Do Unto Others focuses on the Middle East, (nonviolent) social movements, and how I make sense of my place in the world. I'm currently based in Cairo, Egypt doing peacebuilding and community development.

Friday, March 13, 2009

A Handful of Dirt, and Maybe a Documentary Too

Damascus is full of cultural events. Recently I attended a film festival which was showing films from all over the world, for free. “Slingshot Hip-Hop” was the film that caught my attention in the program. A film made by a Palestinian-American about hip-hop in Palestine, that sounds right up my alley. My Palestinian friend, Khalid (see previous post/email A Handful of Dirt, That's All I Ask), attended the film with me.

There were truly great moments in the film. Scenes of the lyricists flowing their politically charged lyrics to scores of Palestinian youth. Lines such as, “Miin il haalbii? Ana haalbii? La, inte halbii (Who is a terrorist? I am a terrorist? No, you are a terrorist.” These angry lyrics came out of the 2nd intifada when young Palestinian men were targeted for being young men. The lyrics respond by saying, 'don't call me a terrorist, when you are the one detaining me, threatening me, torturing me, bombing me, and demolishing my home; you are the terrorist.'

Other scenes depict a Palestinian living in '48 (Israel), who is boarding an Israeli bus full of soldiers. The Palestinian rapper talks about what's it's like to get on an Israeli bus as an Arab. He recalls being young and speaking Hebrew with his Arab friends when they were in public places because it made them stand out less. But after the 2nd intifada, he decided to stop being ashamed of who he was. Now he boards a bus and speaks Arabic, even though it causes soldiers to raise their eyebrows, especially if he is carrying a backpack.

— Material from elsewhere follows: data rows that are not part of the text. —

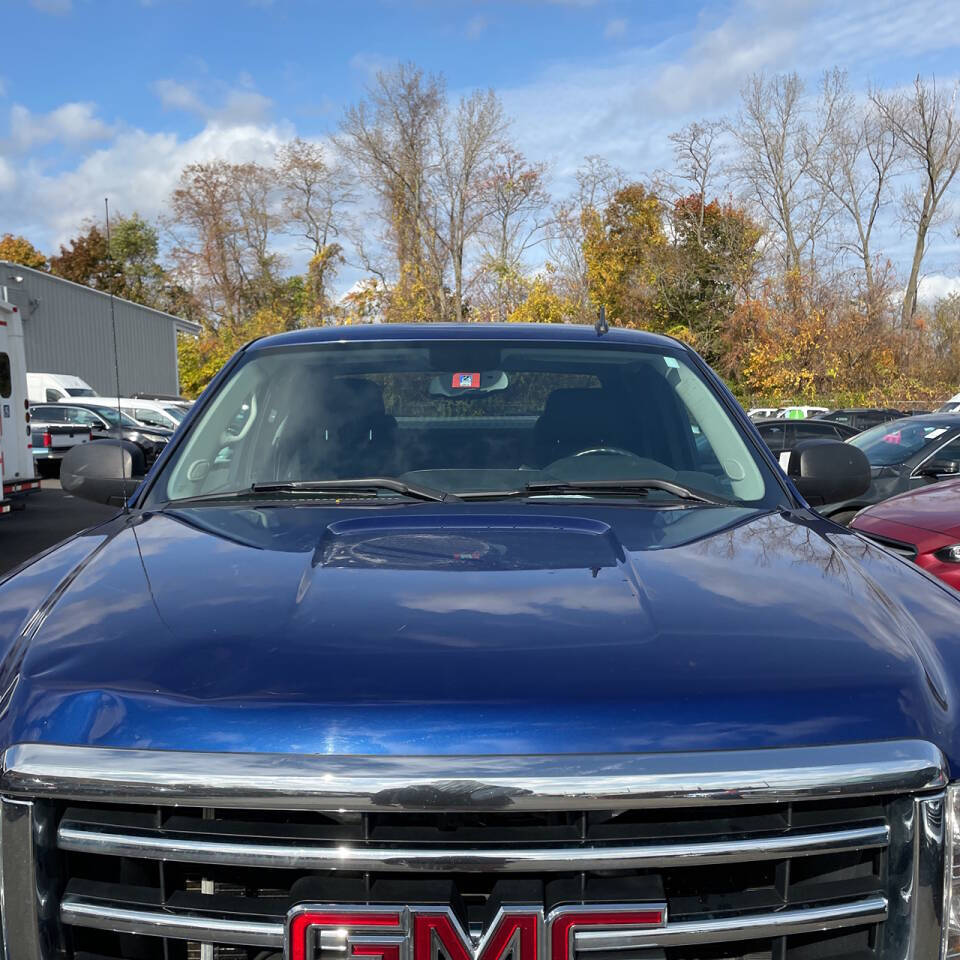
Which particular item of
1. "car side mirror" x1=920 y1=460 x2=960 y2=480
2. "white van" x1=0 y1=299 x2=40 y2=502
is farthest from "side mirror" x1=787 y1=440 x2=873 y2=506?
"white van" x1=0 y1=299 x2=40 y2=502

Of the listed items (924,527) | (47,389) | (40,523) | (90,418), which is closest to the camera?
(924,527)

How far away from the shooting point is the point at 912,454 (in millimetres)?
10953

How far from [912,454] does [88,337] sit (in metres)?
35.2

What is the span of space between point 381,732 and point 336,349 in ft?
6.89

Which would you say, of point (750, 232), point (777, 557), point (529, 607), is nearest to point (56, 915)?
point (529, 607)

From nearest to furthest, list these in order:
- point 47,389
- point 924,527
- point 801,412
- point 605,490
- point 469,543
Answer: point 469,543 < point 605,490 < point 924,527 < point 801,412 < point 47,389

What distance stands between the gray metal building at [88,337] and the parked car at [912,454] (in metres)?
25.7

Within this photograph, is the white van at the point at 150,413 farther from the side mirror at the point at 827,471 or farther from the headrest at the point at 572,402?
the side mirror at the point at 827,471

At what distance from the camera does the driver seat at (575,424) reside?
315 centimetres

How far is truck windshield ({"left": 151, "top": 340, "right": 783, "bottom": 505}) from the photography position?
2973 mm

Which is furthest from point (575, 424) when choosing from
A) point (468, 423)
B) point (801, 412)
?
point (801, 412)

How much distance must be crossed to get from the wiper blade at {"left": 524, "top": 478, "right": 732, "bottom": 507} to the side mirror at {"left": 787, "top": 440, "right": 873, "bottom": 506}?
0.56 meters

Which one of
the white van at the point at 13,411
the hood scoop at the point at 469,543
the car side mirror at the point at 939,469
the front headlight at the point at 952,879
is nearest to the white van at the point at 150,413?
the white van at the point at 13,411

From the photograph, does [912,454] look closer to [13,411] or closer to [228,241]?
[13,411]
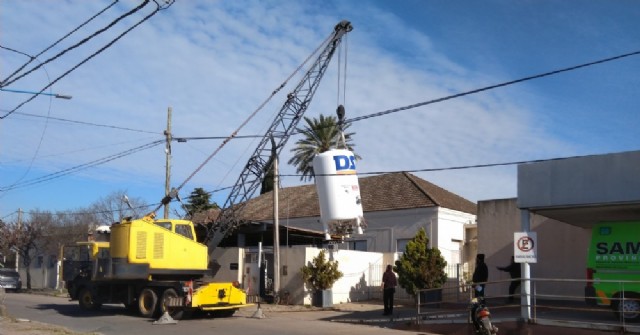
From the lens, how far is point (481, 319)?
14828mm

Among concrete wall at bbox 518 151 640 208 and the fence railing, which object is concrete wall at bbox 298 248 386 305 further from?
concrete wall at bbox 518 151 640 208

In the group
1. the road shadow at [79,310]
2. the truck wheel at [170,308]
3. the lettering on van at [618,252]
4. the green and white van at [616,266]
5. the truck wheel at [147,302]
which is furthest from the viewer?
the road shadow at [79,310]

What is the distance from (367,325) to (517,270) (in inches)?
240

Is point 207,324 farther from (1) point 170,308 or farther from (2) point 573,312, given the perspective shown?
(2) point 573,312

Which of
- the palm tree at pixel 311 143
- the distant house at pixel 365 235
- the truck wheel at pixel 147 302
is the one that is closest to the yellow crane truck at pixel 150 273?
the truck wheel at pixel 147 302

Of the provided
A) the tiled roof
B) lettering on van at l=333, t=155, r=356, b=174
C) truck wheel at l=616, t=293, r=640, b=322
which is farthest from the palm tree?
truck wheel at l=616, t=293, r=640, b=322

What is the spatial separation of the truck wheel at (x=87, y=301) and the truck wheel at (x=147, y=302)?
2.45 meters

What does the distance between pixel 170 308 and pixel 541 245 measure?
12.8m

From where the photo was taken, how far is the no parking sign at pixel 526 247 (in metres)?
15.9

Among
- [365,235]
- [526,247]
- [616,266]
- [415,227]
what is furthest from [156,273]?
[365,235]

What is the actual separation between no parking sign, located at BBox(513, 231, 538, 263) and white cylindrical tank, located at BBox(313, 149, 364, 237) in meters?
12.1

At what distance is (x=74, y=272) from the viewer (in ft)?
80.7

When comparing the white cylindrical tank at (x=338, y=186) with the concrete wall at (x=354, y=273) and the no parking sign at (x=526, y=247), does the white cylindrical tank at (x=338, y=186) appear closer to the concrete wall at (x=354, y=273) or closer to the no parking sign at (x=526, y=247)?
the concrete wall at (x=354, y=273)

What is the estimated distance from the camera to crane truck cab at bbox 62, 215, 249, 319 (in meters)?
20.9
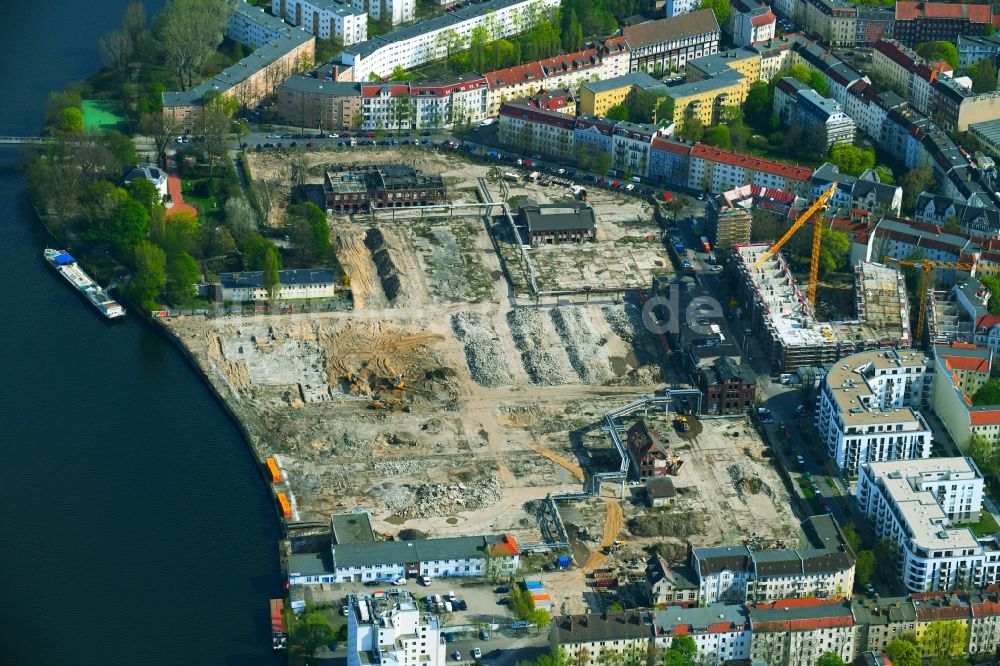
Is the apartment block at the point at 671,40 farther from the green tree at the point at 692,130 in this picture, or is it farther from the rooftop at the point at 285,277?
the rooftop at the point at 285,277

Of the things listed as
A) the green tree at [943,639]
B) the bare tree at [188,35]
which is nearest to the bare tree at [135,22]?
the bare tree at [188,35]

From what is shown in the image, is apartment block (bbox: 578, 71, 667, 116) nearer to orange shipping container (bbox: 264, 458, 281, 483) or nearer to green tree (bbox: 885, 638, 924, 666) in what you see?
orange shipping container (bbox: 264, 458, 281, 483)

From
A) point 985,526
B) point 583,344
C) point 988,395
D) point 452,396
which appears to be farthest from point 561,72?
point 985,526

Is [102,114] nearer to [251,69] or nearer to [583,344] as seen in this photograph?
[251,69]

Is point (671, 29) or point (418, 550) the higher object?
point (671, 29)

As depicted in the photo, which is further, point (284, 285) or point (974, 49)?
point (974, 49)

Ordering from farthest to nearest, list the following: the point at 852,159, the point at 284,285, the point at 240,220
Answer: the point at 852,159 → the point at 240,220 → the point at 284,285

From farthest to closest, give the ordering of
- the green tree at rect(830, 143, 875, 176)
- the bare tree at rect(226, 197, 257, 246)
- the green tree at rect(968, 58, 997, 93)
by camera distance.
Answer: the green tree at rect(968, 58, 997, 93), the green tree at rect(830, 143, 875, 176), the bare tree at rect(226, 197, 257, 246)

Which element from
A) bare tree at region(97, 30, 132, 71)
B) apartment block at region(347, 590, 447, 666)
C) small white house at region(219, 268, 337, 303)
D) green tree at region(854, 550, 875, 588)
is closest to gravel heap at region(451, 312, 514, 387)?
small white house at region(219, 268, 337, 303)
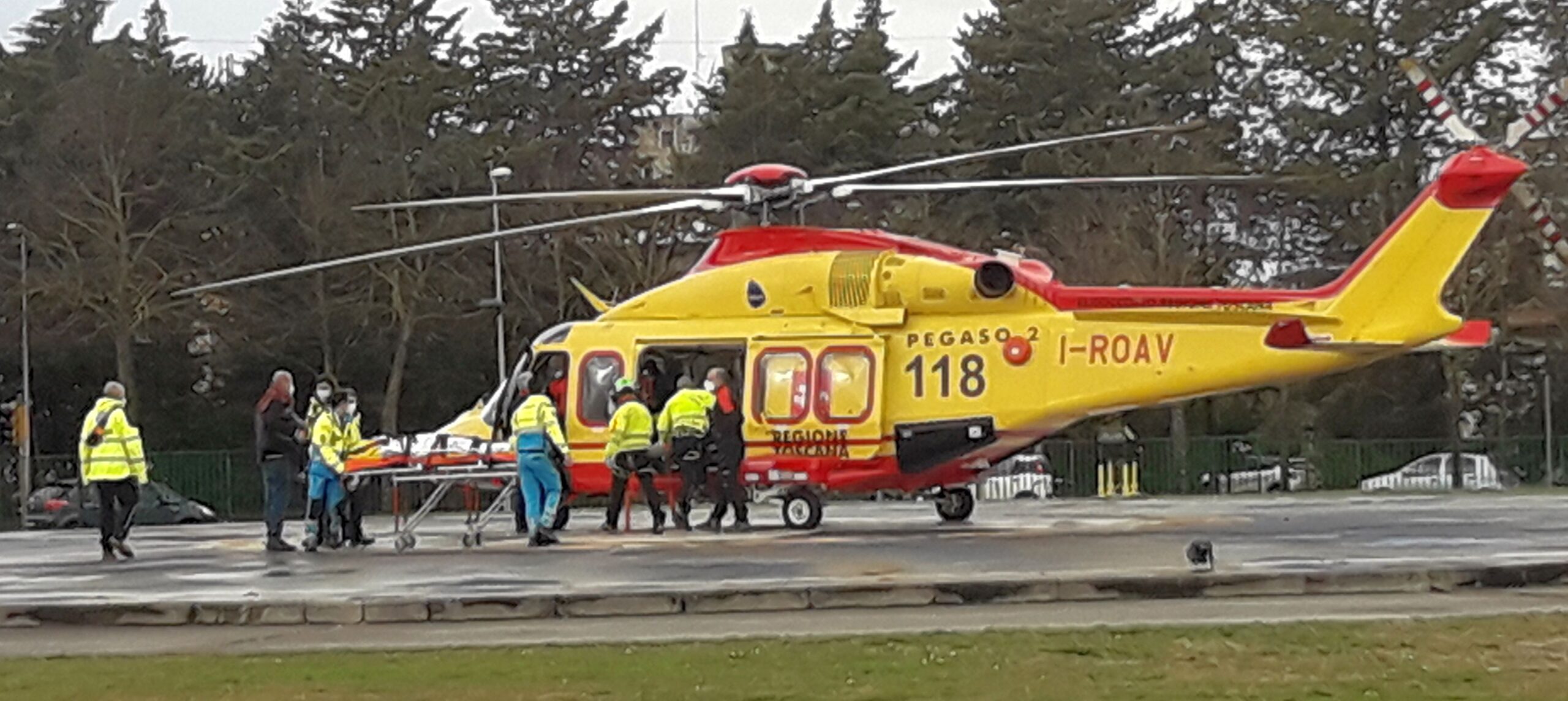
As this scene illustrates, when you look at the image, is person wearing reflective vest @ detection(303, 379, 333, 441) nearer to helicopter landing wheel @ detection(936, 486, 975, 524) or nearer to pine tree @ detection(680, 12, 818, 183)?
helicopter landing wheel @ detection(936, 486, 975, 524)

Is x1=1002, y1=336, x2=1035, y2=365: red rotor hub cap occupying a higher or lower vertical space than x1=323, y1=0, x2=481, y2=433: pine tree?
lower

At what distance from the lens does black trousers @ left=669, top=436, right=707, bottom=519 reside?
22.9 meters

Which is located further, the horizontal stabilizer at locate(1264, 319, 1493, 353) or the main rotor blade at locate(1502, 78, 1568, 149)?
the main rotor blade at locate(1502, 78, 1568, 149)

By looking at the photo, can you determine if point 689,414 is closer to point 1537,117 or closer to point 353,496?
point 353,496

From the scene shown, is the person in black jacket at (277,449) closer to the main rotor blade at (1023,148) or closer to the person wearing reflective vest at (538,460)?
the person wearing reflective vest at (538,460)

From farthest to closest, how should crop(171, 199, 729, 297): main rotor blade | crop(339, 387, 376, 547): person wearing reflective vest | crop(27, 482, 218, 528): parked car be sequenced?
1. crop(27, 482, 218, 528): parked car
2. crop(171, 199, 729, 297): main rotor blade
3. crop(339, 387, 376, 547): person wearing reflective vest

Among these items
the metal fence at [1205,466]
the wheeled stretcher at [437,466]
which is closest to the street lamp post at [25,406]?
the metal fence at [1205,466]

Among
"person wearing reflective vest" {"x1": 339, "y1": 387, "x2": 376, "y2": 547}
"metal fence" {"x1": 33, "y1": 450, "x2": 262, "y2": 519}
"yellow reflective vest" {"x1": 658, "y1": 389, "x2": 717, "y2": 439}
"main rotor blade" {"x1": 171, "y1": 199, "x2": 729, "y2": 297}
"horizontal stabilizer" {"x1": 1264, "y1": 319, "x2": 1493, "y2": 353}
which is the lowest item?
"metal fence" {"x1": 33, "y1": 450, "x2": 262, "y2": 519}

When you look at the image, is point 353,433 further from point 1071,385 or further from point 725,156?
point 725,156

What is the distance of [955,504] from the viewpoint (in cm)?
2450

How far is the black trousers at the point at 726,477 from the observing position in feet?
75.5

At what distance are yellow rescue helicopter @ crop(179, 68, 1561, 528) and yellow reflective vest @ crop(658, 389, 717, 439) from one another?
58cm

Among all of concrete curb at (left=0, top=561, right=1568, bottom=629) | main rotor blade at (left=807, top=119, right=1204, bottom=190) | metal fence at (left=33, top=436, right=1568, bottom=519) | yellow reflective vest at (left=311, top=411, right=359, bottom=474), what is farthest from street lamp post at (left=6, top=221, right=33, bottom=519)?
concrete curb at (left=0, top=561, right=1568, bottom=629)

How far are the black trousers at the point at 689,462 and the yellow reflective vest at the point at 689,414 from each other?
7 centimetres
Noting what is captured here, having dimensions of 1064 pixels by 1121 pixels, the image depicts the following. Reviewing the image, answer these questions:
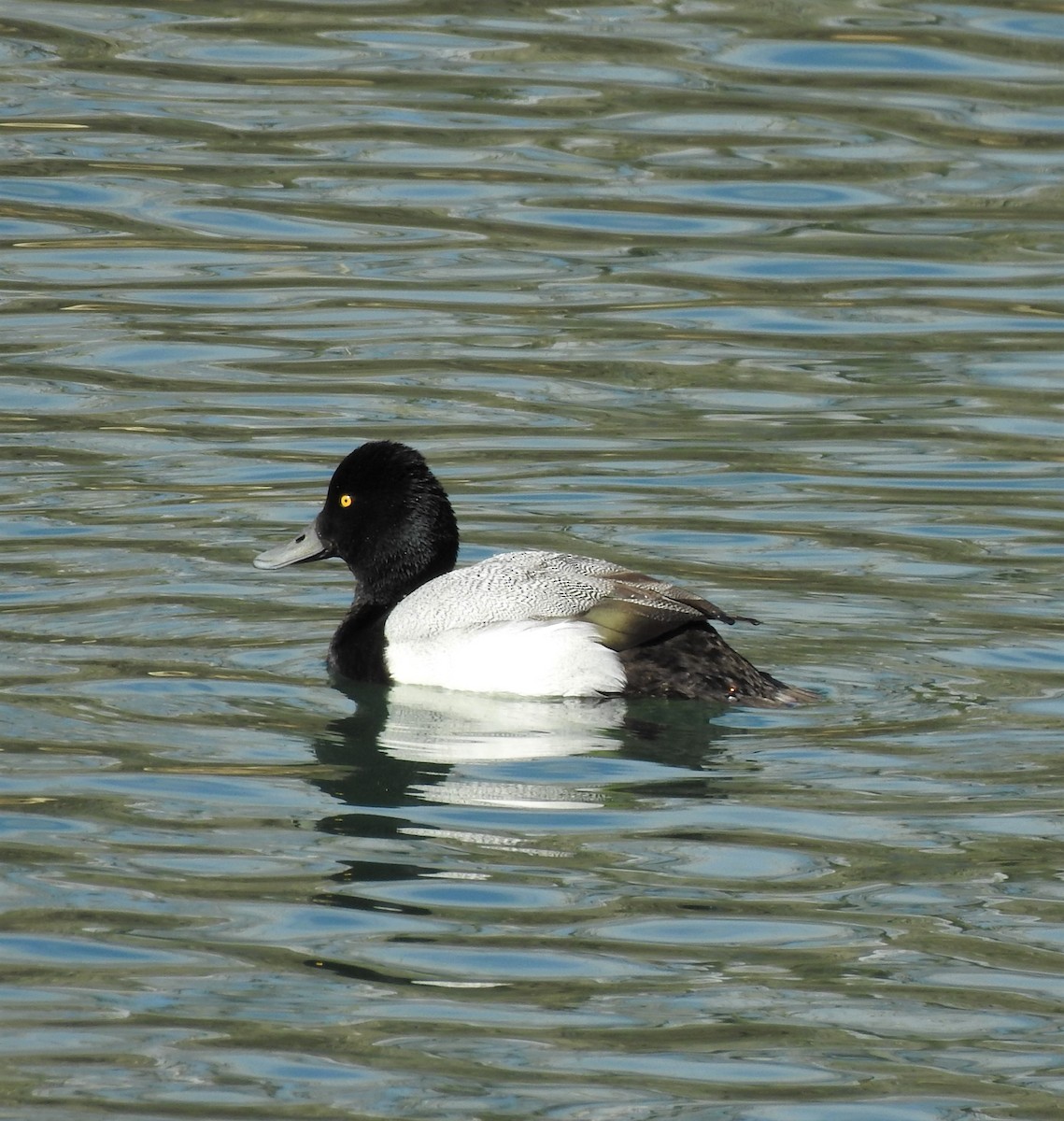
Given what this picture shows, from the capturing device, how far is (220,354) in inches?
548

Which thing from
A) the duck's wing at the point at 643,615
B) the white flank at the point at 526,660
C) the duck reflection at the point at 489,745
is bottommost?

See the film if you can, it's brilliant. It shows an alternative form of resistance: rap. These musicians write music that speaks to Palestinian youth, and they stay involved in young people's lives, so that they don't get into drugs, but instead, they start to actively resist the occupation, rather than being silent.

At the beginning of the film, the filmmaker asked how many Palestinians were in the house. My friend Khalid raised his hand with force, and with a big smile. He looked at me and exclaimed, “Yeah, I am Palestinian.”

After the film, Khalid and I talked quite a bit about the film. He quite liked the film, but it was hard for him to watch. It's hard to see a place that he desperately hopes to visit, but knows he may never see it, except on the silver screen. Khalid already had heard much of the music in the film, and knew most of the words. Of course we talked some about the Palestine issue at large, and America's role in perpetuating the injustice.

There was a pause in our discussion, Khalid turned to me with tears in his eyes, “When she asked if there were any Palestinians in the theatre...I was so proud to raise my hand.” I had nothing to say, except for the tears that started running down my face too.

- - - - - - -

Later that evening, Khalid invited me to stay with him at his home in the refugee camp, I accepted. When I stepped foot into his room, I was amazed. His room was awesome! The decorations were amazing. Pictures, flags, maps of Palestine adorned the walls. The largest map had the village of his mother and father circled with a Sharpie pen. The Palestinian poet, Mahmoud Darwish (often called the voice of Palestinian people), was all over the walls: pictures of his face and excerpts from his poems. Yasser Arafat, Che Guevera, Marcel Khalife (musician who often writes music to Darwish's poems), were some of the faces who covered the walls. Scribbles of “Free Palestine” in English and Arabic were all over.

It struck me what a large part of Khalid's identity comes from his Palestinian roots. He desperately longs to see this land, and to meet these people. I pray to a justice-loving God, that Khalid may see his dreams come true, that the blanket of injustice that covers the Palestinian people will be lifted. Amen.